Nov 1, 2011 12:00 PM

A Decent Proposal

An owner of a Roth IRA can save on taxes by selling his beneficial interest to an intentionally defective irrevocable trust

Practitioners traditionally have had limited tools to address a taxpayer's individual retirement account. Since amounts in an IRA can be subject to both income and estate taxes at death, many practitioners think it's best to have the IRA paid to or rolled into a spousal IRA. Others believe that the IRA should simply be paid to a charity. Alternatively, other practitioners try to have the IRA payments stretched over a period of time to take advantage of bracket creep. We propose a new option; one that can eliminate income, estate, gift and generation-skipping transfer (GST) tax with respect to an IRA: Have the owner of a Roth IRA sell his beneficial interest to an intentionally defective irrevocable trust (IDIT).

Provided material:
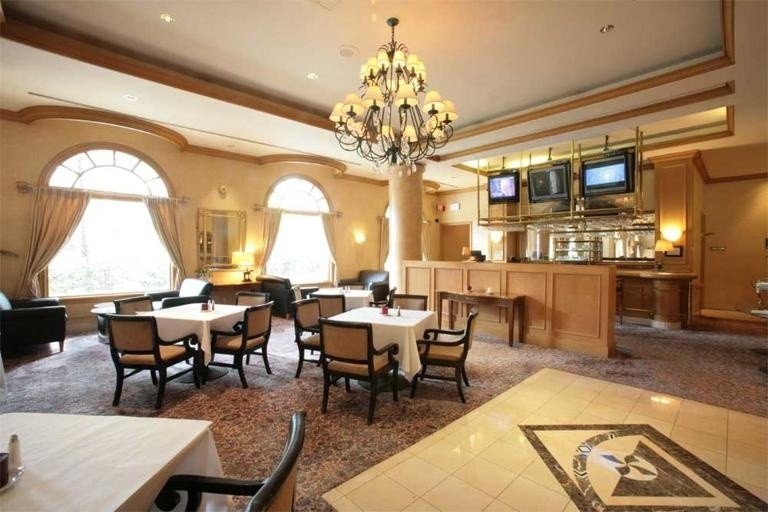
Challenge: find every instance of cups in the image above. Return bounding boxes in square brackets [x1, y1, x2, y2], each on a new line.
[488, 287, 494, 291]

Given request A:
In the Roth IRA article, what kind of trust does the new proposal say the owner should sell his beneficial interest to?
Given request B:
Copy out the stretch of the Roth IRA article from "Practitioners traditionally have" through "irrevocable trust (IDIT).", word for word.

Correct result A:
An intentionally defective irrevocable trust (IDIT).

Correct result B:
Practitioners traditionally have had limited tools to address a taxpayer's individual retirement account. Since amounts in an IRA can be subject to both income and estate taxes at death, many practitioners think it's best to have the IRA paid to or rolled into a spousal IRA. Others believe that the IRA should simply be paid to a charity. Alternatively, other practitioners try to have the IRA payments stretched over a period of time to take advantage of bracket creep. We propose a new option; one that can eliminate income, estate, gift and generation-skipping transfer (GST) tax with respect to an IRA: Have the owner of a Roth IRA sell his beneficial interest to an intentionally defective irrevocable trust (IDIT).